Editorial: Oil Patch Blues

This Editorial appears in the March 5 print edition of Transport Topics. Click here to subscribe today.

The news from the oil patch just keeps getting worse and worse. As if $4-a-gallon diesel isn’t bad enough for the trucking industry, now comes a warning from the federal government that ultra-low-sulfur diesel may soon become scarcer and even more expensive in the Northeast because of a string of refinery closings in the greater Philadelphia area. 

Editor’s note: Diesel rose 4.3¢ to $4.094/gal., DOE reported March 5.

To hear oil company spokesmen complain that their companies are losing gobs of money refining the very products they sell, and need to close refineries to protect jobs and company profitability, strikes some as downright bizarre.

But that’s what we’re hearing as Sunoco officials explain why they feel the need to close a second Philadelphia-area refinery, after closing one in September.



Sunoco has the refinery on the block, but has warned it will be shuttered if a buyer isn’t found soon for the 330,000-barrel-per-day facility.

Sunoco closed its smaller Marcus Hook refinery in September, and ConocoPhillips shut its Trainer refinery that same month.

Meanwhile, the Energy Information Administration of the U.S. Department of Energy warned that “temporary, localized shortfalls and associated price surges” for ULSD could occur in the Northeast as a result of the closings.

In addition to Philadelphia, a major refinery in the U.S. Virgin Islands that supplied petroleum products to the Northeast was closed last month by another firm, Hovensa LLC. This company is a joint venture of Hess Corp. and Petroleos de Venezuela S.A., the government-owned oil company there.

These developments managed to overshadow the latest surge in retail fuel prices, as the national average price for a gallon of diesel rose more than 9 cents last week to its highest level since May.

Diesel rose to $4.051 in DOE’s Feb. 27 survey of filling stations, the first time it crossed $4 since November.

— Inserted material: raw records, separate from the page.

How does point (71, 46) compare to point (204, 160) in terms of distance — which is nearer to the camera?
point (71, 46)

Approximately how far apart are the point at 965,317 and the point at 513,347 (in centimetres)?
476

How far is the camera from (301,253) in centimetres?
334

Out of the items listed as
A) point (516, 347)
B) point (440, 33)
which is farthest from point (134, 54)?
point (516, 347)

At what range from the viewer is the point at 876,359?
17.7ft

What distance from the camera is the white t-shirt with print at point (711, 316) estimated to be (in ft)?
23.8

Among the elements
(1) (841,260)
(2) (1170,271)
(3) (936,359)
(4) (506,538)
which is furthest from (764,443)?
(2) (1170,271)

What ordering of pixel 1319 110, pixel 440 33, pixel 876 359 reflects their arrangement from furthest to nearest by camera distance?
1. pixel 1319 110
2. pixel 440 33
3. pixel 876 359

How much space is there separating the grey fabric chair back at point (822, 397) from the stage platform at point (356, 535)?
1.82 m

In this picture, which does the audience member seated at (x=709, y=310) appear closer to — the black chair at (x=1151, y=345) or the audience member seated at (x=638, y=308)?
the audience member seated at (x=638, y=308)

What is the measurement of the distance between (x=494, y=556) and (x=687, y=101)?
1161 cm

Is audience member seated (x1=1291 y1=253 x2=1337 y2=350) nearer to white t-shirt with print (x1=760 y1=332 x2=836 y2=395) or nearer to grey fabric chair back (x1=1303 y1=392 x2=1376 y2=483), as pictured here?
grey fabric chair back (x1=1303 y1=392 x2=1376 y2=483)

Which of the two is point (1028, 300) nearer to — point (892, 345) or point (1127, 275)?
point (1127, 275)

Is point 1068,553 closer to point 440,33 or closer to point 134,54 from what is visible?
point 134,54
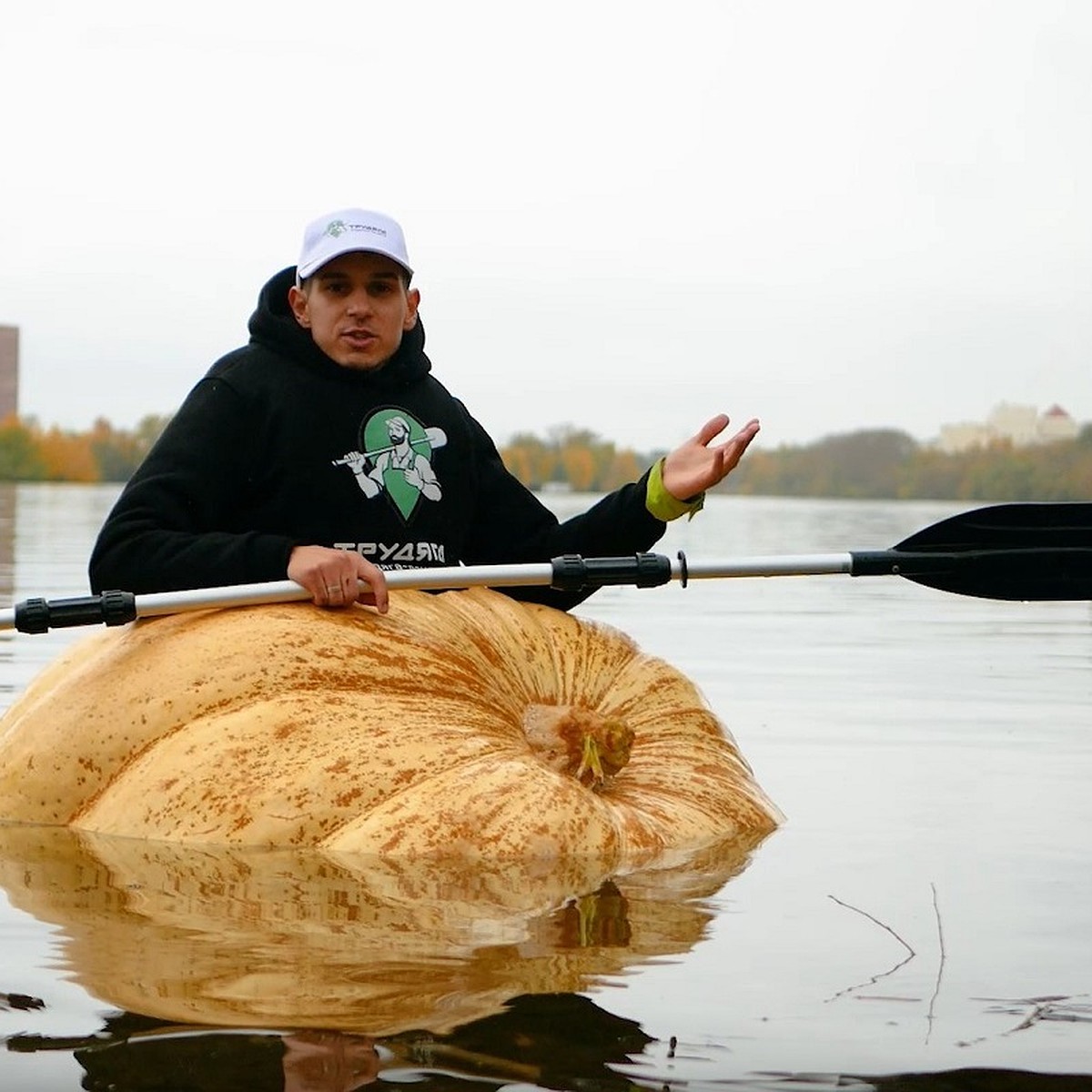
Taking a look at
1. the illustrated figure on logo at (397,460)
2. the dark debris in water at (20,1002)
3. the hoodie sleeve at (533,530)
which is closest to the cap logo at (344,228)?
the illustrated figure on logo at (397,460)

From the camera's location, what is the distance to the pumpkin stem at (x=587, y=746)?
19.5 feet

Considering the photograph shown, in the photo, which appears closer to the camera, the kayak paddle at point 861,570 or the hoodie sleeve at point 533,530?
the kayak paddle at point 861,570

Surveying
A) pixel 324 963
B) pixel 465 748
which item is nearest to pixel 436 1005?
pixel 324 963

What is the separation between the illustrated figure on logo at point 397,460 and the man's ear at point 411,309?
0.35 meters

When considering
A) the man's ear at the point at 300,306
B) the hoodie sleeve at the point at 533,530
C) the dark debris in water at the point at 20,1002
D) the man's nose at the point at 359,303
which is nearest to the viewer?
the dark debris in water at the point at 20,1002

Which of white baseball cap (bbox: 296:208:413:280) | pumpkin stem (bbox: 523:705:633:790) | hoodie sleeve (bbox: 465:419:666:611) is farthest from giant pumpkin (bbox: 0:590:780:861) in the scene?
white baseball cap (bbox: 296:208:413:280)

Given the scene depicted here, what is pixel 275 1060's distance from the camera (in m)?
3.60

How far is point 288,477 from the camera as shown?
642 centimetres

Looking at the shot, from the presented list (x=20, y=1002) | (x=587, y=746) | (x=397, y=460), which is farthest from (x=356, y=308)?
(x=20, y=1002)

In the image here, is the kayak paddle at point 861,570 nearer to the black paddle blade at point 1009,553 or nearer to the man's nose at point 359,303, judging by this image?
the black paddle blade at point 1009,553

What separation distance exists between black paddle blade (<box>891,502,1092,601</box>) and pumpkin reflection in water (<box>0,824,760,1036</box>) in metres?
1.43

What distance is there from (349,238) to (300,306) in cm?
32

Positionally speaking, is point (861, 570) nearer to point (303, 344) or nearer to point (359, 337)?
point (359, 337)

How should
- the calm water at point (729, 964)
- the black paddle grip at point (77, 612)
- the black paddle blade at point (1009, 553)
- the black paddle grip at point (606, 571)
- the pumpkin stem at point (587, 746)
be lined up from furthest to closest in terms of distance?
the black paddle blade at point (1009, 553)
the black paddle grip at point (606, 571)
the black paddle grip at point (77, 612)
the pumpkin stem at point (587, 746)
the calm water at point (729, 964)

The average is now 33.5 cents above year-ago levels.

Many fleets report this kind of price spiral has a more pronounced effect on their bottom lines, since they are unable to quickly recoup the new costs through surcharges. They pay the steeply higher prices today but don’t collect any more money from their shippers until many tomorrows pass.

At present, fuel prices represent perhaps the biggest dark cloud on trucking’s horizon, just as freight levels are rising to comfortable levels and company profits have returned for most fleets. And worse news could be coming.